## A block of data

* Begin *

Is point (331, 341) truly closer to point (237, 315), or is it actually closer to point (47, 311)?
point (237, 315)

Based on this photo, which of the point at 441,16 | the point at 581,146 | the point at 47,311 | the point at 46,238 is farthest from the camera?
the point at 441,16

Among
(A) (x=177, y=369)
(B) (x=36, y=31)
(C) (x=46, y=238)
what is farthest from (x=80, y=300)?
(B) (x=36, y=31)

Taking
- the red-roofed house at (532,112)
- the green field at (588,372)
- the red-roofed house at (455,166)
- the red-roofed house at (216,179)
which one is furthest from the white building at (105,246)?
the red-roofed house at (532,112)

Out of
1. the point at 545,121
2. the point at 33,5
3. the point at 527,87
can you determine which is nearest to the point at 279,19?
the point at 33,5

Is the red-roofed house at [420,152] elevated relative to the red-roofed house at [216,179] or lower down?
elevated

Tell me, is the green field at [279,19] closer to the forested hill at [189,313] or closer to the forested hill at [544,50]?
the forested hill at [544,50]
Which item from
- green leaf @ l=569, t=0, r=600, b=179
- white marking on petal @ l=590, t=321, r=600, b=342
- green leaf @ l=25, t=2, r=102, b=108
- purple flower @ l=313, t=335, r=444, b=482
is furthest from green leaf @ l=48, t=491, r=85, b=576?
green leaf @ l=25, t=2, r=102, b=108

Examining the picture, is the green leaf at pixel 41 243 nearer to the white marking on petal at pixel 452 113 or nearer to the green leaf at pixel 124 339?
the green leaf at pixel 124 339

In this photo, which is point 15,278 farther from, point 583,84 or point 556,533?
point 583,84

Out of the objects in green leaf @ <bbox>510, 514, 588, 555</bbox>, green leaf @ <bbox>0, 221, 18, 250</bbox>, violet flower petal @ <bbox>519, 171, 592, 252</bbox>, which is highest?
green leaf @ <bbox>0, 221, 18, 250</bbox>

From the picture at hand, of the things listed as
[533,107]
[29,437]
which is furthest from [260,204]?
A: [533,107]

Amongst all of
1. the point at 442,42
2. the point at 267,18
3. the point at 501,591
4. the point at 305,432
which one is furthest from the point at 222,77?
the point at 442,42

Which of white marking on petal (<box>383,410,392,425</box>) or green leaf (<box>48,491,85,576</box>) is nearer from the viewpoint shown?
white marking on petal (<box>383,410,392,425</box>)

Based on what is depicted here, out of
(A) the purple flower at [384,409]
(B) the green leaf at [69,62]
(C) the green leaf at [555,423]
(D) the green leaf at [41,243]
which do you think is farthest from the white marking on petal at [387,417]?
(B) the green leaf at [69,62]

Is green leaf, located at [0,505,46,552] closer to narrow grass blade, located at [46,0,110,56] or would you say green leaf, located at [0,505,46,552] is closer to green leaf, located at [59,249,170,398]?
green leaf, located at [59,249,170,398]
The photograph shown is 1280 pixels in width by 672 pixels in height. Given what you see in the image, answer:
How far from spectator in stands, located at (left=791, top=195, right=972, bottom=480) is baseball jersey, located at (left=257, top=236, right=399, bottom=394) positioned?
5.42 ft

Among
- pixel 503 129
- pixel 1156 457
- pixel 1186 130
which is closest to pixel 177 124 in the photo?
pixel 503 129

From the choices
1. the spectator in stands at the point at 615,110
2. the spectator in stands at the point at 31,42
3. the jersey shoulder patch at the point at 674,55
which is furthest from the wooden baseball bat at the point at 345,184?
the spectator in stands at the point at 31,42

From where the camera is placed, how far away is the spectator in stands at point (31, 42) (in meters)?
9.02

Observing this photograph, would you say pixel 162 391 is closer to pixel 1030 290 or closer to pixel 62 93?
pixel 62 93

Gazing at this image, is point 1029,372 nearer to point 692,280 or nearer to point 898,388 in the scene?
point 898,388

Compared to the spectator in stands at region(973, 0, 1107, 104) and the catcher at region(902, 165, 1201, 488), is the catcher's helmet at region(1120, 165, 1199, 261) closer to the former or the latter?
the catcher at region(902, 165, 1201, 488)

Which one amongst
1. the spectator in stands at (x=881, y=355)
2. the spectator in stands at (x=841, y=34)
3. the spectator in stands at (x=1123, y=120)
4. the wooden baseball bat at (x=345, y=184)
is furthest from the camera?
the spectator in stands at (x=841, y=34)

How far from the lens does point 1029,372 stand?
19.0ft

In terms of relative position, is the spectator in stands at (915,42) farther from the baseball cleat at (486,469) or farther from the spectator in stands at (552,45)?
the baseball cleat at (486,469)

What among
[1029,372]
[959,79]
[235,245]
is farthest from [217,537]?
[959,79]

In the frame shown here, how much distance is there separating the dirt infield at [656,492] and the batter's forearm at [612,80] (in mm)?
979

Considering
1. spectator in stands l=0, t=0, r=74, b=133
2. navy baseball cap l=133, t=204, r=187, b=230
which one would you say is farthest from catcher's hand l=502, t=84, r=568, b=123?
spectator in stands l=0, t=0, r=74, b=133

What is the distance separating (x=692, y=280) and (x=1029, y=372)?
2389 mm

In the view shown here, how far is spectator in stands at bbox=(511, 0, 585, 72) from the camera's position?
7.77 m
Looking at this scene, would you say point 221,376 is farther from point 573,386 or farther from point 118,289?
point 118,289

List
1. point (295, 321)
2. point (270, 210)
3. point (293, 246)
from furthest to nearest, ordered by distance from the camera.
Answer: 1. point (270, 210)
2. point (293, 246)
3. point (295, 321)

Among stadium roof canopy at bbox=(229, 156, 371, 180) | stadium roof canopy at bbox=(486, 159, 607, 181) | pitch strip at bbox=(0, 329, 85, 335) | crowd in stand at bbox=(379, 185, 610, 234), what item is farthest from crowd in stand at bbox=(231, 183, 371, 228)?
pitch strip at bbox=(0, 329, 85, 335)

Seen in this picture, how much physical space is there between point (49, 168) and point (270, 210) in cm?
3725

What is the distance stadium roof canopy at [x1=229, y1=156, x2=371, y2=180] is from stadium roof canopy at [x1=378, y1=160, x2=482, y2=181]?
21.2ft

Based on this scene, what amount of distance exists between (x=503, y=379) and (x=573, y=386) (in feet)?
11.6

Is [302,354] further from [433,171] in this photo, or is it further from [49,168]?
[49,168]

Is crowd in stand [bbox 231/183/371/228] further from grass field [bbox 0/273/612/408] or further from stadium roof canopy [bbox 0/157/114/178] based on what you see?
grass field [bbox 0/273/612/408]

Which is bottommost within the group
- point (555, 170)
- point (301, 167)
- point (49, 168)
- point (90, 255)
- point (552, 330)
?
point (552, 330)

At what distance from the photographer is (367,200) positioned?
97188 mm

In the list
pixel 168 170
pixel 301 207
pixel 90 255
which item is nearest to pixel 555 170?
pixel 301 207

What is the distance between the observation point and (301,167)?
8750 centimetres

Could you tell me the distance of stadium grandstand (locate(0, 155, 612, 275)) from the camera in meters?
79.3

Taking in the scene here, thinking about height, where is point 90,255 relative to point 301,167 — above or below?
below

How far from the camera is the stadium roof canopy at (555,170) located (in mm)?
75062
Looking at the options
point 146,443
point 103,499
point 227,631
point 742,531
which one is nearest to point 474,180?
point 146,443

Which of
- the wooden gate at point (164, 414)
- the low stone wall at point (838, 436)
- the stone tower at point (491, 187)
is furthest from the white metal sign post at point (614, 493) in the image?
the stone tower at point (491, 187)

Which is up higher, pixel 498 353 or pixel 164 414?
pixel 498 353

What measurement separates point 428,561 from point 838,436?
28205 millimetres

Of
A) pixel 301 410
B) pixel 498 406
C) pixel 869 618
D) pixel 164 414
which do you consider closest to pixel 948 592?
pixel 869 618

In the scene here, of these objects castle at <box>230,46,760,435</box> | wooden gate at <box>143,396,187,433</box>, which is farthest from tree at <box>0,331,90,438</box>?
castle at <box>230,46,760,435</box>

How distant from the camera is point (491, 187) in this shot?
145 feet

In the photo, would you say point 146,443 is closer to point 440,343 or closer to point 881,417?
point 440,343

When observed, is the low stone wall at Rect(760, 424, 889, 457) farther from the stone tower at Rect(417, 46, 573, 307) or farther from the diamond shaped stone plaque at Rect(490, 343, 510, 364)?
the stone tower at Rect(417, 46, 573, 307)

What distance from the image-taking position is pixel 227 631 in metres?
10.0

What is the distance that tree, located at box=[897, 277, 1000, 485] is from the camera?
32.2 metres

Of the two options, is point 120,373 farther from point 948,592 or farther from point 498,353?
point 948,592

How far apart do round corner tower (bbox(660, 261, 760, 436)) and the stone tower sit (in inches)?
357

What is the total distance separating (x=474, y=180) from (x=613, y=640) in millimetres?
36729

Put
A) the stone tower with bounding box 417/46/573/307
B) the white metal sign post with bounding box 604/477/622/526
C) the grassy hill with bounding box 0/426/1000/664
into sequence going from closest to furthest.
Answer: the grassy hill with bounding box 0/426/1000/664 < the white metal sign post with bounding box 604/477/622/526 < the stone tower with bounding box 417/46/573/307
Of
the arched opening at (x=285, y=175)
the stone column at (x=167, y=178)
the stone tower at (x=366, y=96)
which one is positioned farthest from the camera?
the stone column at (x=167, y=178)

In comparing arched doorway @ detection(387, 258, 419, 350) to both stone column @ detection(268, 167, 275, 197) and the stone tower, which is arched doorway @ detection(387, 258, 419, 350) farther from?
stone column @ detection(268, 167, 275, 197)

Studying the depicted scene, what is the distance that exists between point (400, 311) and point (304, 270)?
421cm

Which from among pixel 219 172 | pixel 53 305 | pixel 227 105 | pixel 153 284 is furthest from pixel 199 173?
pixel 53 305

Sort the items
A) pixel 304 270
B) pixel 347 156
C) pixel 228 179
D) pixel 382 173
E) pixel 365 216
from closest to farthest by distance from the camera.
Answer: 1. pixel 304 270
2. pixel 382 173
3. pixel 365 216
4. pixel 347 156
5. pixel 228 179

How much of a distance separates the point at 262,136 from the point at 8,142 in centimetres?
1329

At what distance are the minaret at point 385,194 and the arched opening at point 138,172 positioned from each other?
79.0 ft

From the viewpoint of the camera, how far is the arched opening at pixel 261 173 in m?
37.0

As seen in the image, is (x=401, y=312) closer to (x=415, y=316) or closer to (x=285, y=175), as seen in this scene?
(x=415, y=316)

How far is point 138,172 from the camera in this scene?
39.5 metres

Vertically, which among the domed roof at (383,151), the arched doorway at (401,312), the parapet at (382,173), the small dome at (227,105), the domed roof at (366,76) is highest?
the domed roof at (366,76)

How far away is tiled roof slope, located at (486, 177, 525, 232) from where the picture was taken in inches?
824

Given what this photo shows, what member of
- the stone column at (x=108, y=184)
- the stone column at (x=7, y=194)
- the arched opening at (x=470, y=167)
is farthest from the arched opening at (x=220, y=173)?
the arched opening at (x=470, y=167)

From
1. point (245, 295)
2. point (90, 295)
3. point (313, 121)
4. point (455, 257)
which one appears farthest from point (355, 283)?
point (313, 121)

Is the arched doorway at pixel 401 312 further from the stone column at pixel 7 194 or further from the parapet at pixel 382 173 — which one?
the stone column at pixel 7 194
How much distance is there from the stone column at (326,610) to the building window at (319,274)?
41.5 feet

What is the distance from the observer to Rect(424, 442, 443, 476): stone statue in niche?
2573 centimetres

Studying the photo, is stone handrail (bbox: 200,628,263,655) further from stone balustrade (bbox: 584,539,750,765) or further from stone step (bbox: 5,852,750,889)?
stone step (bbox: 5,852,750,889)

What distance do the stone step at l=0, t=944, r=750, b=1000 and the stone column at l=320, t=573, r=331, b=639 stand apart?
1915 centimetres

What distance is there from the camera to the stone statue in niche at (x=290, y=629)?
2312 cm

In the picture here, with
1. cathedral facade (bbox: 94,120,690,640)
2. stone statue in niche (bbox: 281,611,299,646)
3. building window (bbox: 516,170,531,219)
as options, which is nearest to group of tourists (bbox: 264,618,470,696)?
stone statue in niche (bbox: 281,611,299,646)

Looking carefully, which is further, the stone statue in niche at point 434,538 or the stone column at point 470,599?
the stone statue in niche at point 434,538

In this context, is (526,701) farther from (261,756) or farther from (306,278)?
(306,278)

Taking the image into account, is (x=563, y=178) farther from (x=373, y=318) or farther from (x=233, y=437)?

* End *

## WHAT YOU ARE ASKED TO DO
Repeat, character for character, the lines from the one that holds "Given what this photo shows, what member of" to the final line of the material, inclusive, and no other lines.

## REPLY TO THE TASK
Given what this photo shows, what member of
- the stone column at (x=108, y=184)
- the stone column at (x=7, y=194)
- the arched opening at (x=470, y=167)
is farthest from the arched opening at (x=220, y=173)?
the arched opening at (x=470, y=167)

From
1. point (245, 295)
2. point (90, 295)
3. point (313, 121)
4. point (455, 257)
which one appears farthest from point (355, 283)?
point (313, 121)

Is the arched doorway at pixel 401 312 further from the stone column at pixel 7 194 or further from the parapet at pixel 382 173 — which one?
the stone column at pixel 7 194
How much distance is there from the stone column at (326,610) to the building window at (319,274)?
41.5 feet

What is the distance from the observer to Rect(424, 442, 443, 476): stone statue in niche?
2573 centimetres

Studying the photo, is stone handrail (bbox: 200,628,263,655) further from stone balustrade (bbox: 584,539,750,765) or further from stone step (bbox: 5,852,750,889)?
stone step (bbox: 5,852,750,889)

What distance do the stone step at l=0, t=944, r=750, b=1000 and the stone column at l=320, t=573, r=331, b=639 stand apart?
1915 centimetres

What distance is there from the camera to the stone statue in niche at (x=290, y=629)?
2312 cm

In the picture here, with
1. cathedral facade (bbox: 94,120,690,640)
2. stone statue in niche (bbox: 281,611,299,646)
3. building window (bbox: 516,170,531,219)
as options, which is nearest to group of tourists (bbox: 264,618,470,696)?
stone statue in niche (bbox: 281,611,299,646)

Looking carefully, which is further, the stone statue in niche at point 434,538 or the stone column at point 470,599?
the stone statue in niche at point 434,538

In this context, is (526,701) farther from (261,756) or farther from (306,278)?
(306,278)

Taking the image into account, is (x=563, y=178) farther from (x=373, y=318) or farther from (x=233, y=437)?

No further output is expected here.